I think it would be great to play Santa all year. Not just stopping in the month of December. Giving a gift that will continue to impact and change a life. Making a difference. If that is something that would interest you please go to our website and donate now! Help us continue to be a blessing! 

Thursday, March 7, 2013

I am with you!


My heart just melted a little more. A few of my kids have started to leave the "Mama Lauren" out of the equation. Mami is what is becoming the popular term. The first time I heard it from one of the older girls I thought it was a joke. It was always common among the younger kids, but not the teens. I was used to Mama Lauren. It didn't make me uncomfortable. People on the street said it down to most of our vendors. But Mami... It leaves more room for me to hurt and cause damage. It means more responsibility. It means I have to do more and be more. However, I just realized it is also a formal/permanent part of the family. Family is exactly what we are!

Today, a very precious and special friend lost her husband. As I began to feel helpless and useless because I am so far from her when she needs support the most I guess my countenance began to change. The kids started to notice something was different. One of them quickly became my shadow and grasped my hand following me every where I went. I was trying not to inform them of my thoughts at the moment. In my mind too much still needed to be completed and I did not have time for the distraction or emotional break downs.

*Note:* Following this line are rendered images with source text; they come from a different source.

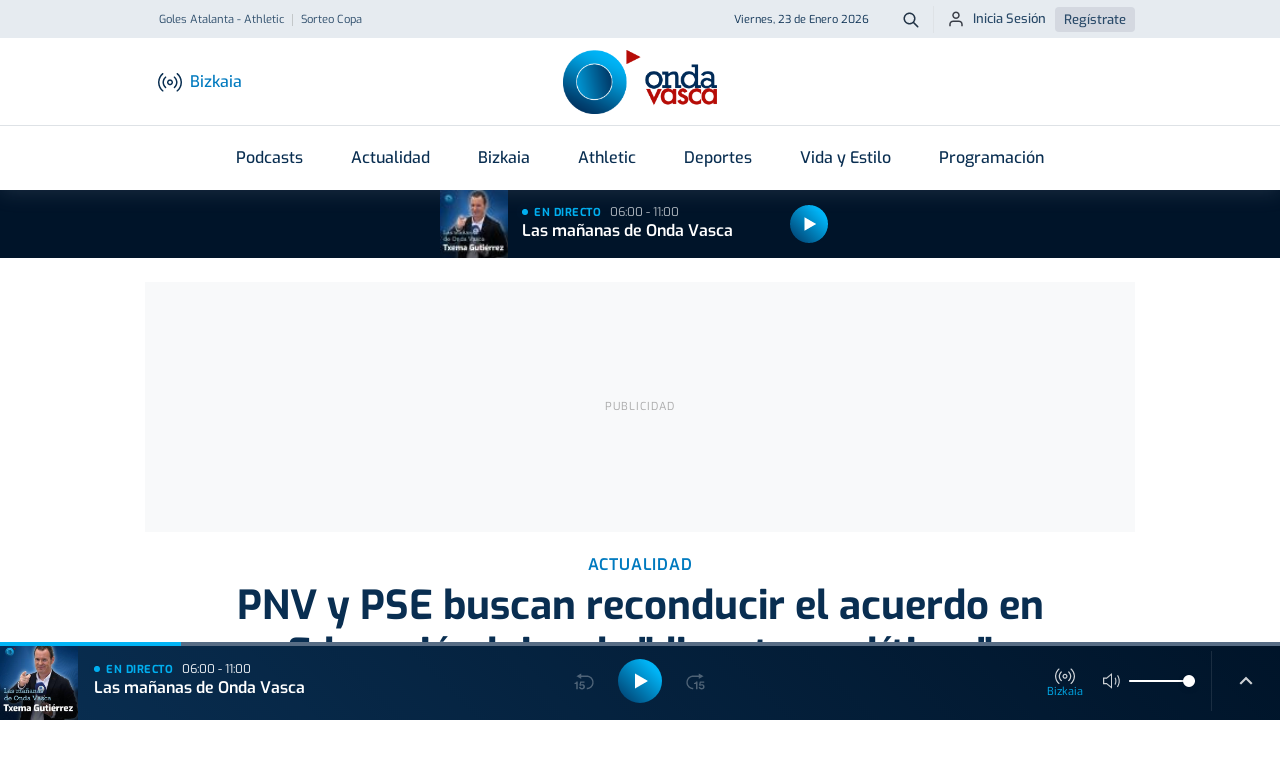

--- FILE ---
content_type: text/html; charset=utf-8
request_url: https://www.google.com/recaptcha/api2/aframe
body_size: 267
content:
<!DOCTYPE HTML><html><head><meta http-equiv="content-type" content="text/html; charset=UTF-8"></head><body><script nonce="XVnrAzHZQufb9WEjyh23tw">/** Anti-fraud and anti-abuse applications only. See google.com/recaptcha */ try{var clients={'sodar':'https://pagead2.googlesyndication.com/pagead/sodar?'};window.addEventListener("message",function(a){try{if(a.source===window.parent){var b=JSON.parse(a.data);var c=clients[b['id']];if(c){var d=document.createElement('img');d.src=c+b['params']+'&rc='+(localStorage.getItem("rc::a")?sessionStorage.getItem("rc::b"):"");window.document.body.appendChild(d);sessionStorage.setItem("rc::e",parseInt(sessionStorage.getItem("rc::e")||0)+1);localStorage.setItem("rc::h",'1769146949797');}}}catch(b){}});window.parent.postMessage("_grecaptcha_ready", "*");}catch(b){}</script></body></html>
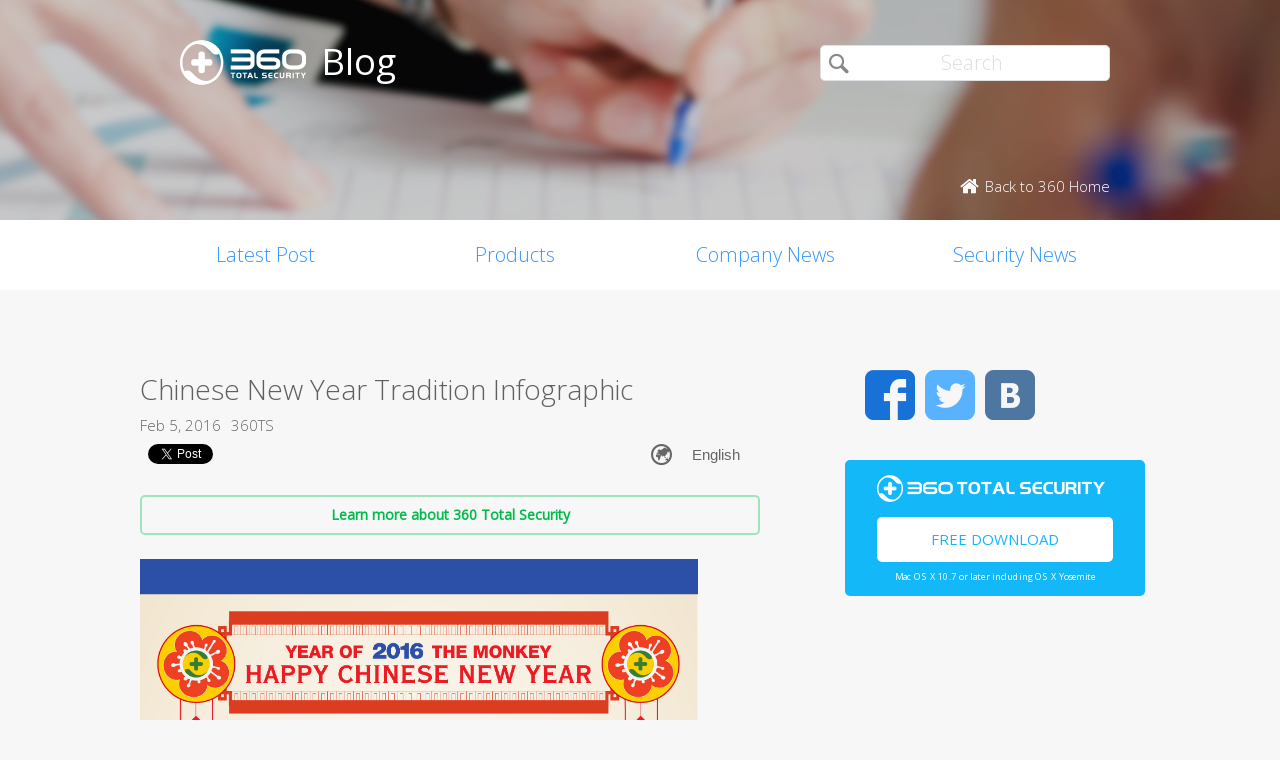

--- FILE ---
content_type: text/html; charset=utf-8
request_url: https://accounts.google.com/o/oauth2/postmessageRelay?parent=https%3A%2F%2Fblog.360totalsecurity.com&jsh=m%3B%2F_%2Fscs%2Fabc-static%2F_%2Fjs%2Fk%3Dgapi.lb.en.2kN9-TZiXrM.O%2Fd%3D1%2Frs%3DAHpOoo_B4hu0FeWRuWHfxnZ3V0WubwN7Qw%2Fm%3D__features__
body_size: 161
content:
<!DOCTYPE html><html><head><title></title><meta http-equiv="content-type" content="text/html; charset=utf-8"><meta http-equiv="X-UA-Compatible" content="IE=edge"><meta name="viewport" content="width=device-width, initial-scale=1, minimum-scale=1, maximum-scale=1, user-scalable=0"><script src='https://ssl.gstatic.com/accounts/o/2580342461-postmessagerelay.js' nonce="_6hghj3tgN_6__bID3MLgQ"></script></head><body><script type="text/javascript" src="https://apis.google.com/js/rpc:shindig_random.js?onload=init" nonce="_6hghj3tgN_6__bID3MLgQ"></script></body></html>

--- FILE ---
content_type: text/html; charset=utf-8
request_url: https://www.google.com/recaptcha/api2/aframe
body_size: 266
content:
<!DOCTYPE HTML><html><head><meta http-equiv="content-type" content="text/html; charset=UTF-8"></head><body><script nonce="vcHaDjxZrnZslexyFAi9cQ">/** Anti-fraud and anti-abuse applications only. See google.com/recaptcha */ try{var clients={'sodar':'https://pagead2.googlesyndication.com/pagead/sodar?'};window.addEventListener("message",function(a){try{if(a.source===window.parent){var b=JSON.parse(a.data);var c=clients[b['id']];if(c){var d=document.createElement('img');d.src=c+b['params']+'&rc='+(localStorage.getItem("rc::a")?sessionStorage.getItem("rc::b"):"");window.document.body.appendChild(d);sessionStorage.setItem("rc::e",parseInt(sessionStorage.getItem("rc::e")||0)+1);localStorage.setItem("rc::h",'1769428801080');}}}catch(b){}});window.parent.postMessage("_grecaptcha_ready", "*");}catch(b){}</script></body></html>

Trying to continue to focus on life and the tedious tasks, I broke. A rush of memories came all at once. Thinking of road trips while we were still single. Making iced coffee and never getting
 it "just right". Sleepovers as young adults that involved almost no sleep before getting up to work. Giggle fests and pig outs on nasty food I will no longer touch with a stick. Tears shed from young teen memories, fears, and hurts. Boyfriends, weddings, husbands, children... Even though we are far apart now, the "friend" is never far away. I lost some tears and couldn't hold it back. I wiped them away and tried to move on, but was FEELING the pain and sorrow with my friend and her family.

Then I hear... 

"Mami, if you cry I am with you." 

IMPACT  

It began to flow out before I could think twice. As I began to share the details of my friends loss I found myself surrounded by the girls. One by one they found me and sat at my feet. They showed support and maturity as they began to pray for my friend and her children as they walk through the next chapter in their lives. They were standing in the gap for a woman that they have never met, but I assure you they see pieces of her all around down here. Feeling so helpless, but so blessed in this moment. Resting in knowing that He is there. I was reminded of Isaiah 41:10 as the Bible tells us He is with us. Genesis 28:15 and even in Acts. It is spread far and wide... He is there! 

It doesn't matter what we are facing. Fear, worry, loss, anger, hurt... The list goes on, but the promise is the same. He is there. In the midst of it all! Much like my kids holding my hand and walking through it all with me and just because it is important to me today. He won't leave or hide. He will stay and through it ALL, HE IS THERE! The BEST family we can have is found in Him! Better than a mom that clings to her newborn trying to protect it from harm, He is there.


Isaiah 41:10

So do not fear, for I am with you; do not be dismayed, for I am your God. I will strengthen you and help you; I will uphold you with my righteous right hand.